Let's be clear about two things: one, Full Spectrum Warrior was a great game. Two, the imminent sequel, Full Spectrum Warrior: Ten Hammers is smarter, and it's going to pound you into the firmament if you don't know your stuff.
But we're here to help. We've got the game's own training videos exclusively in our Xbox video section (click here), and we've also recruited Creative Director Wil Stahl to give us a quick debriefing. Read on, or be blown away before your boots hit the ground.
GamesRadar: Could you explain a little about how the new tank and sniper units work? How much control does the player have over where they go and what they do?

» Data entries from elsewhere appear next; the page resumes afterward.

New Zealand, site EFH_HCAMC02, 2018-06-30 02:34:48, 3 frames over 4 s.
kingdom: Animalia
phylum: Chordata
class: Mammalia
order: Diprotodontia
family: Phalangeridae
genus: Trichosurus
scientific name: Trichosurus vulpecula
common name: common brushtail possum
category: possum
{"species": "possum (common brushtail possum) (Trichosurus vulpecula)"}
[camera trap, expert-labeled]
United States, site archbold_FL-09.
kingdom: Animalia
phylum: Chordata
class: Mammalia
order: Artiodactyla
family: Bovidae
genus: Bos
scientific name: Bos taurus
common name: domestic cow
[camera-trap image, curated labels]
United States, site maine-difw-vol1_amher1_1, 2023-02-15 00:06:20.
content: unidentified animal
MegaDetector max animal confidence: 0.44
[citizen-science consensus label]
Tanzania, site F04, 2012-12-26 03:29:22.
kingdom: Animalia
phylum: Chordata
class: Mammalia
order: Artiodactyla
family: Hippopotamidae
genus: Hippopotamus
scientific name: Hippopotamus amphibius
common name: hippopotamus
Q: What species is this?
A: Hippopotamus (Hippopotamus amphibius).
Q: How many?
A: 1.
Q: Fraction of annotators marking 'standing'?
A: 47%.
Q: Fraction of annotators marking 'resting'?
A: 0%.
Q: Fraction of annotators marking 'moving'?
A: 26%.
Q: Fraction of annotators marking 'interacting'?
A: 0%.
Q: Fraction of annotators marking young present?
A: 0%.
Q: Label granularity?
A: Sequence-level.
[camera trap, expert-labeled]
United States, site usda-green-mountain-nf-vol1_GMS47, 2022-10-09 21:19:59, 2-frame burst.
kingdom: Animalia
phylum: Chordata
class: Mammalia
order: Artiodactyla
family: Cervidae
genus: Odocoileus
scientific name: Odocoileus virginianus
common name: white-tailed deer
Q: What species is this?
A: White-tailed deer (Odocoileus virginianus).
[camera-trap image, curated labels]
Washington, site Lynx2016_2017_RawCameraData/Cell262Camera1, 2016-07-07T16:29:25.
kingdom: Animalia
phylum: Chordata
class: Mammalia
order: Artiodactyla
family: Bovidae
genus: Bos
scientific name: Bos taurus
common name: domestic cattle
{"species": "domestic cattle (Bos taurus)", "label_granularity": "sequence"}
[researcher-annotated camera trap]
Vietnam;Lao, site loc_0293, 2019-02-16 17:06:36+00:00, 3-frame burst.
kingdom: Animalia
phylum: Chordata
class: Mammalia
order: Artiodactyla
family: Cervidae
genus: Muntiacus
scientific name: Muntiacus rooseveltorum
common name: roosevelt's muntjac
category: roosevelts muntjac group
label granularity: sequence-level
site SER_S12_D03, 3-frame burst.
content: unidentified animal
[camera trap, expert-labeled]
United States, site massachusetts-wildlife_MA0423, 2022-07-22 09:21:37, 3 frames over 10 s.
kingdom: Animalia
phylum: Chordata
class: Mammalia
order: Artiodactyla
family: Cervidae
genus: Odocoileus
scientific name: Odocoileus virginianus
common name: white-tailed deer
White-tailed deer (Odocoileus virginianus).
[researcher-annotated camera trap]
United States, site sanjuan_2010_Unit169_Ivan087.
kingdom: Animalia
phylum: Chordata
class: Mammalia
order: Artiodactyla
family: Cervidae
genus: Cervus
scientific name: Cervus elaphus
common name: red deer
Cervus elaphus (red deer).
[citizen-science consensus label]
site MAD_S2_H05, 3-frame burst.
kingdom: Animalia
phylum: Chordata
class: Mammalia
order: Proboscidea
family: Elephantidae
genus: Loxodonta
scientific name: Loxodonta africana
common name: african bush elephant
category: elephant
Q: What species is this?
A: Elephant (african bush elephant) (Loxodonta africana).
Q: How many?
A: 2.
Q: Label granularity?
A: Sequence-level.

Wil Stahl: Both the Bradley tank and the sniper team are controlled the same as a standard squad; you tell them where to go and what to shoot at using an in-game cursor system. Think of the Bradley as one, big, heavily armored soldier with a giant gun. It can be used as an offensive weapon to bust through enemy lines and armor, or it can be used as mobile cover for your infantry. The sniper team enables the player to take out enemies that are dug in behind cover at long range. You utilize our new Precision Fire interface in order to aim for the sniper unit.
GR: What kind of tactical advantages and disadvantages result from splitting your squad up into "buddy teams?"
WS: The tactical advantage to buddy-teams is that you have more maneuverability. You basically go from two teams of four to four teams of two, which enables you to attack a position from twice as many directions. The disadvantage is that each team is a smaller unit - they have fewer eyes and fewer guns to detect and counter an enemy ambush.
GR: Since your squads can enter buildings now, will enemies take advantage of this as well? Does this impact a squad's ability to consider an area "clear?"
WS: Enemies will indeed seek elevated firing positions, especially in multiplayer games, because a higher vantage point enables you to shoot over most cover. Elevated shooters are the most difficult to deal with.